GIAVENO (Torino)
Tutto parla di lei. Il cappello da alpina, le rose, uno sci con il suo nome, il tricolore. Intorno a questa biografia minima una folla enorme piange Matilde Lorenzi, caporale, morta in allenamento in Val Senales alle porte dei vent’anni. Sembra tarda primavera in piazza San Lorenzo, la neve va immaginata dietro i bastioni della Val Sangone. Ma i ragazzi in tuta, con al braccio la fascia dedicata a "Matildina", sembrano un raduno di atleti pronti a lanciarsi fra i pali. Parenti, amici, autorità. Nonna Rosina e Paolo De Chiesa, le divise dell’Esercito e i ministri, migliaia di persone. Giaveno, fin qui capitale del fungo, comincia a scrivere una storia diversa in nome della ragazza che sciando voleva "lasciare una traccia" e in qualche modo ci è riuscita: grazie al progetto "Matildina4Safety", pensato dai suoi genitori, anche uno sport pericoloso potrebbe trovare qualche margine di sicurezza in più.

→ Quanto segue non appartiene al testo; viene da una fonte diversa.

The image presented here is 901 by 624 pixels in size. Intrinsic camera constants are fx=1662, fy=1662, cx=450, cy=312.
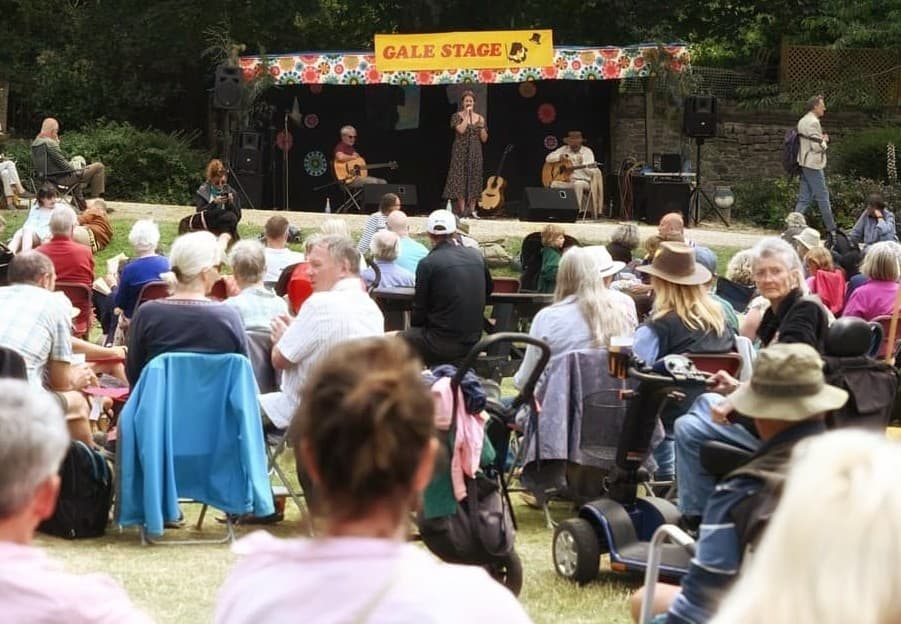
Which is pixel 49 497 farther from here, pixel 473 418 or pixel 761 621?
pixel 473 418

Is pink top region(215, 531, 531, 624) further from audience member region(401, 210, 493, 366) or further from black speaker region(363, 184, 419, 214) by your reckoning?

È precisa strategia contro il dolore, l’unico modo per farsene una ragione. Adolfo Lorenzi, il papà, torna a parlarne come aveva fatto subito dopo l’incidente di lunedì 28 ottobre: "Matilde ci ha chiamati a fare un duro lavoro, tutti insieme, e per questo busseremo a ogni porta. Questo progetto la manterrà in vita per noi". Una raccolta fondi in ricordo della figlia per sviluppare sistemi di sicurezza individuali nello sci alpino (donazioni con bonifico bancario all’IBAN IT35D0304830520000000000205).
Tragedie come questa portano lacrime ma accendono le idee. Nuovi caschi e sistemi di protezione del collo e della testa. Sistemi antitaglio e qualcosa di simile all’airbag per diminuire i traumi di torace, tronco e pancia. Coinvolgimento delle aziende leader del settore, le università, i medici. E con i primi soldi, via ai prototipi. Bisogna per forza credere che tutto questo sarebbe servito anche a Matilde. La giovane torinese cresciuta sulle nevi del Sestriere lunedì scendeva lungo la pista Grawand G1 in un tratto abbastanza pianeggiante quando gli sci si sono divaricati e le lamine hanno smesso di mordere la neve. Uno si è sganciato, lei ha sbattuto la faccia sul ghiaccio ed è finita fuori pista. Non ci sono ipotesi di reato, non è stata aperta un’inchiesta. Un incidente. Come non dovrà accadere più.
De Chiesa, ex sciatore della valanga azzurra, ha notato che nel punto della caduta mancavano le reti di protezione, ritenute inutili in quel tratto di pista dai responsabili dell’Alpin Arena Senales. "Gli incidenti mortali sono per fortuna rarissimi – ricorda – però c’è sempre di mezzo la velocità. Se si cade dove non ci sono le reti protettive e si finisce fuori pista, può succedere anche una tragedia come questa". E scende il buio. "Per noi adesso c’è solo oscurità – dice nell’omelia il vescovo ausiliare di Torino, monsignor Alessandro Giraudo –. Invece per Matilde si è accesa una luce infinita". Elena, la mamma, ha solo gratitudine per la sua bambina: "Sei voluta arrivare di fretta, il 15 novembre 2004, e in fretta hai deciso di andartene. Voglio solo ringraziarti perché io e papà abbiamo avuto la fortuna di essere stati scelti da te come genitori".